- Goal:
For each statement, answer yes or no on whether it agrees with the restaurant review, and quote the words that decide it: 1. Theodore Rex is named after the chef's nephew. 2. The restaurant serves tasting menus. 3. Eric Rosprim made the ceramics.

- Text segment:
The vibe is established even before you arrive at Theodore Rex, evoking a feeling of whimsy and playfulness, which is exactly what Chef Justin Yu was aiming for when he named his latest restaurant after his nephew, Teddy. Family is the reason Yu always knew he wanted to cook. After experiencing the rush of restaurant life at his aunts’ restaurant in California, he set out on his own path of traveling, cooking, eating, and soaking up every idea he could. Lucky for us, he brought it all back to his home town.
The atmosphere at Theodore Rex is relaxed and devoid of pretension. No glitzy chandeliers or tasting menus in sight. Just a warm, intimate space with a few tables, cozy booth or two, padded with soft, inviting cushions and pillows. The staff even welcomed me personally, indicating that they recognized me from Resy, the app you use to make reservations.
Everything down to the fun and functional dining tables with built in drawers for flatware, to the handmade plates and matching light fixtures, is a nod to the beauty in smart simplicity that Yu has mastered here. They’re also made by local artists Eric Rosprim (tables) and Ellen Cline (ceramics) — another authentic touch. The kitchen is open to the dining area with bar seating to witness the action up close. A brown leather apron hangs between the windows that makes you feel at home, like you’re dining in an extension of Yu’s kitchen.
Yu’s voice really shines in the details. He sat at our table after the meal, speaking proudly of his epic playlist — Wilson Phillips, Hall and Oates, Whitney Houston — which he and his girlfriend actually made together. With a big smile and a swig of champagne he joked, “I really wanted people to enjoy themselves and have that ‘man I love this song’ feeling.” Judging by the noticeable excitement on diners’ faces as each song passed to the next, I’d say he nailed it.

- Source excerpt:

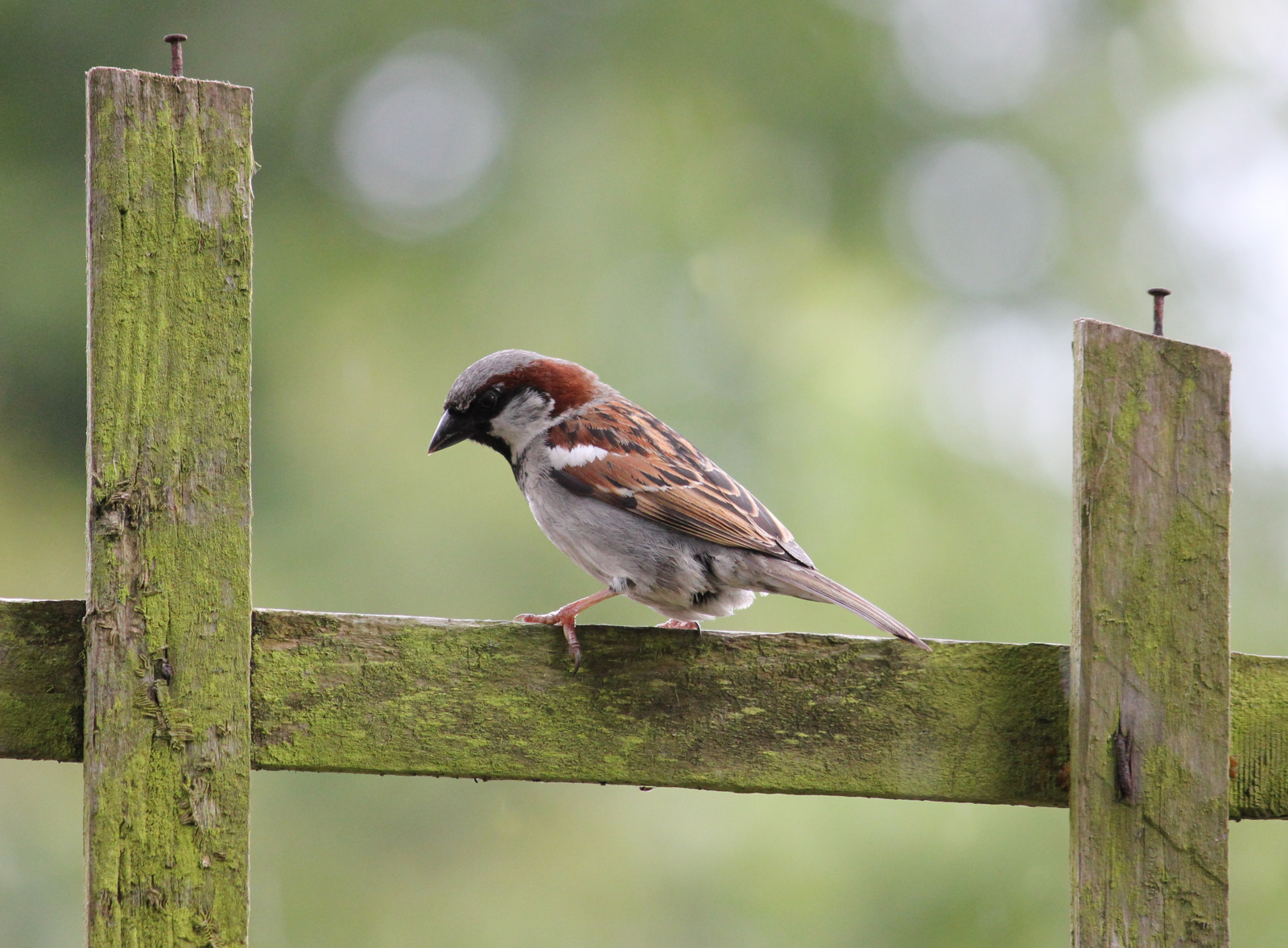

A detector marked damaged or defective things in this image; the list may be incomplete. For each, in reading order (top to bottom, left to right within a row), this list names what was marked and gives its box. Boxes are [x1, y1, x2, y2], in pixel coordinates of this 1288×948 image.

- Exercise solution:
1. Yes: "named his latest restaurant after his nephew, Teddy"
2. No: "No glitzy chandeliers or tasting menus in sight."
3. No: "Eric Rosprim (tables) and Ellen Cline (ceramics)"